Exercise aim >>
Please repeat every one of the records below word for word.

Input material >>
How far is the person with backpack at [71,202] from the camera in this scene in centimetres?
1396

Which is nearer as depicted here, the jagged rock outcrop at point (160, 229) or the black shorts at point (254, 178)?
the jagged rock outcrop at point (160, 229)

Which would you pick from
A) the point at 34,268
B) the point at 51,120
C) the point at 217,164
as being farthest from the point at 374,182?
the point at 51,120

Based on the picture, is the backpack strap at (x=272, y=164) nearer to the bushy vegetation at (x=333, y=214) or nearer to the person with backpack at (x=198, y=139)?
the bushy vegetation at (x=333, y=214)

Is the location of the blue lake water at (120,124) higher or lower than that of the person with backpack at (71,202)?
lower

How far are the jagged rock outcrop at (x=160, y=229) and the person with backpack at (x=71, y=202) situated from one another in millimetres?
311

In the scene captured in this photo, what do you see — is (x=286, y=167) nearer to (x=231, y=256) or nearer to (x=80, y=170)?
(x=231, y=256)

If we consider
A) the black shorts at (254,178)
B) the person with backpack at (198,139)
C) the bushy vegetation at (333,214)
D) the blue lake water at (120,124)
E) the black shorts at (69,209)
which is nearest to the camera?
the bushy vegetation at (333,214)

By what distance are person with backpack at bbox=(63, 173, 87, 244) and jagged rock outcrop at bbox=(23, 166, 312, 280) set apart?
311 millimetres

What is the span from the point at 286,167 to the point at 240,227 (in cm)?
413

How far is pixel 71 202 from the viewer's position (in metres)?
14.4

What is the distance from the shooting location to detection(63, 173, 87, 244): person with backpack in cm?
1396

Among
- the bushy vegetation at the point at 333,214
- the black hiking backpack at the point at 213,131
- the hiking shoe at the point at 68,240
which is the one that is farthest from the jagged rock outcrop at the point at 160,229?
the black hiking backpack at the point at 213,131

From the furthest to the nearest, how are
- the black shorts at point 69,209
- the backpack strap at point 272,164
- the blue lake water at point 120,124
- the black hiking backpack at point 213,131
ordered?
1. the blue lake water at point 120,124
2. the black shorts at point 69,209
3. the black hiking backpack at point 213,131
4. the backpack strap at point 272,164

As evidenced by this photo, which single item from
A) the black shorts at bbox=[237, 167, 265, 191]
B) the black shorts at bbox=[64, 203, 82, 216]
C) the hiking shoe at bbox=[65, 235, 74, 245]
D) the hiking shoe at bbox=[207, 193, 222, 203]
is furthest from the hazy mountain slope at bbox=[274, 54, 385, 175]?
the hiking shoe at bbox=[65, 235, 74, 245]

Task response >>
How far is the person with backpack at [71,202] from the camera in this scene in centimetres?
1396

Which is nearer as depicted here, the jagged rock outcrop at point (160, 229) or the black shorts at point (254, 178)?
the jagged rock outcrop at point (160, 229)

Which would you pick from
A) the point at 34,268
B) the point at 51,120
C) the point at 217,164
as being farthest from the point at 374,182?
the point at 51,120

Based on the picture, is the backpack strap at (x=272, y=164) nearer to the bushy vegetation at (x=333, y=214) or nearer to the person with backpack at (x=198, y=139)?
the bushy vegetation at (x=333, y=214)

Is the location of the blue lake water at (120,124) higher or lower than that of the person with backpack at (71,202)?
lower

How far are the jagged rock outcrop at (x=160, y=229) and the person with backpack at (x=71, y=202) situated from one another in millimetres?
311

In the scene captured in this photo, what do you see — is (x=286, y=167) nearer to (x=231, y=256) or nearer to (x=80, y=170)?
(x=231, y=256)

If we consider
A) the black shorts at (254,178)
B) the person with backpack at (198,139)
C) the bushy vegetation at (333,214)
D) the blue lake water at (120,124)
E) the black shorts at (69,209)
which is nearest to the camera?
the bushy vegetation at (333,214)

By what distance are person with backpack at bbox=(63, 173, 87, 244) and jagged rock outcrop at bbox=(23, 166, 312, 280) set apart?
311 millimetres

What is the span from the point at 286,167 to the point at 240,227 (in cm)?
413

How far is pixel 71 202 from the viewer's position (in metres)?
14.4

What is the distance from the shooting location to detection(63, 173, 87, 244): person with backpack in cm?
1396

Among
- the bushy vegetation at the point at 333,214
- the black hiking backpack at the point at 213,131
- the hiking shoe at the point at 68,240
which is the one that is farthest from the jagged rock outcrop at the point at 160,229?
the black hiking backpack at the point at 213,131

From the furthest to the nearest, how are
- the black shorts at point 69,209
- the backpack strap at point 272,164
- the blue lake water at point 120,124
- the black hiking backpack at point 213,131
ordered?
1. the blue lake water at point 120,124
2. the black shorts at point 69,209
3. the black hiking backpack at point 213,131
4. the backpack strap at point 272,164

As evidenced by this photo, which single item from
A) the black shorts at bbox=[237, 167, 265, 191]
B) the black shorts at bbox=[64, 203, 82, 216]
C) the hiking shoe at bbox=[65, 235, 74, 245]
D) the hiking shoe at bbox=[207, 193, 222, 203]
is furthest from the hazy mountain slope at bbox=[274, 54, 385, 175]?
the hiking shoe at bbox=[65, 235, 74, 245]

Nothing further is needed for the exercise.